Accordingly, another aspect of the present invention is a method of derivatizing a compound determined to have inhibitory activity against Akt1 kinase to improve its inhibitory activity comprising the steps of:

    • (1) providing a compound having inhibitory activity against Akt1 kinase;
    • (2) derivatizing the compound by introducing at least one covalent modification thereto to produce at least one derivative; and
    • (3) screening the derivatives produced in step (2) for inhibitory activity against Akt1 kinase; and
    • (4) selecting a derivative that has improved inhibitory activity against Akt1 kinase as compared with the compound provided in step (1).

The derivatization can include one or more reactions well known in organic chemistry and in the art of drug design, including the substitution of halogens for one or more hydrogens and the replacement of halogens by hydrogens, the placement, removal or repositioning of carboxyl groups on aromatic rings, the conversion of carboxylic acids into esters and vice versa, the conversion of alcohols into ethers, the substitution of hydrogens on amine groups with alkyl groups or the removal of alkyl groups on amine groups, and other similar reactions. The derivatization can be carried out under standard reaction conditions employing reagents well known in the art, such as those disclosed in M. B. Smith & J. March, “March's Advanced Organic Chemistry: Reactions, Mechanisms, and Structure (5th ed., John Wiley & Sons, New York, 2001), incorporated herein by this reference. Other derivatization reactions can be used.

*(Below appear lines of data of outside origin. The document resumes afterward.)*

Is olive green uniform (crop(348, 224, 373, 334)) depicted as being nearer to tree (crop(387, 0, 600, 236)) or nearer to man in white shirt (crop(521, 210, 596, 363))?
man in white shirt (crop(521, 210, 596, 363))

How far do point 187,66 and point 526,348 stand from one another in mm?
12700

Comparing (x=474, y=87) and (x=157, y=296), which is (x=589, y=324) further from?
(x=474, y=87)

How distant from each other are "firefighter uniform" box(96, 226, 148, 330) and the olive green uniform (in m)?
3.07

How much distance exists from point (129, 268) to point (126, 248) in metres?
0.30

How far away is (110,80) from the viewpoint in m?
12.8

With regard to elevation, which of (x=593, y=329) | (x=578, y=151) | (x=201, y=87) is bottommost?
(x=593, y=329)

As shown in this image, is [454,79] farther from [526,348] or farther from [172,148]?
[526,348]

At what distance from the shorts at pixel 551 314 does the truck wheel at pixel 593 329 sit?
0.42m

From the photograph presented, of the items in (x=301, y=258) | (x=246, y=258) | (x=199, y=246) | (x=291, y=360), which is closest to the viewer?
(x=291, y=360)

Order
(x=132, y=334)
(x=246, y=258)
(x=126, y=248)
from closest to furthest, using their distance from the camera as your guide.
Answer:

Accordingly, another aspect of the invention is a pharmaceutical composition for inhibiting Akt1 kinase comprising:

    • (1) a compound whose activity in inhibiting Akt1 kinase was discovered by the screening method described above in a quantity sufficient to inhibit Akt1 kinase; and
    • (2) a pharmaceutically acceptable carrier.

Typically, the compound has an IC50 of less than about 100 μM. Preferably, the compound has an IC50 of less than about 30 μM. More preferably, the compound has an IC50 of less than about 10 μM. Still more preferably, the compound has an IC50 of less than about 5 μM.

The pharmaceutical composition can be formulated for the treatment of cancer or for the treatment of another condition characterized by dysregulation of apoptosis, including neurodegenerative conditions.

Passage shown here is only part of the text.